--- Begin ---
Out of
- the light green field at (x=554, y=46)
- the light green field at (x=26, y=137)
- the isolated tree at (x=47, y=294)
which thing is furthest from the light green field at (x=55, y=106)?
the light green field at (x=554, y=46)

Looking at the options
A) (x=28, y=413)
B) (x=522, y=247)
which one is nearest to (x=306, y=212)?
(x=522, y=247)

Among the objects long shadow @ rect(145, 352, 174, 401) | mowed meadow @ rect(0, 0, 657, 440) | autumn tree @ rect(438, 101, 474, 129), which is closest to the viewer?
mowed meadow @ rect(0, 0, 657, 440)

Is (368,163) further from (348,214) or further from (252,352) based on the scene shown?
--- End ---
### STATED EXERCISE
Copy word for word the part of the records that opens with the line containing "Among the objects" and runs through the end of the records, including both that line and the last one.

### WRITTEN ANSWER
Among the objects long shadow @ rect(145, 352, 174, 401) | mowed meadow @ rect(0, 0, 657, 440) | autumn tree @ rect(438, 101, 474, 129), which is closest to the viewer?
mowed meadow @ rect(0, 0, 657, 440)

Is (368,163) further from (348,214) or further from (252,352) based on the scene shown?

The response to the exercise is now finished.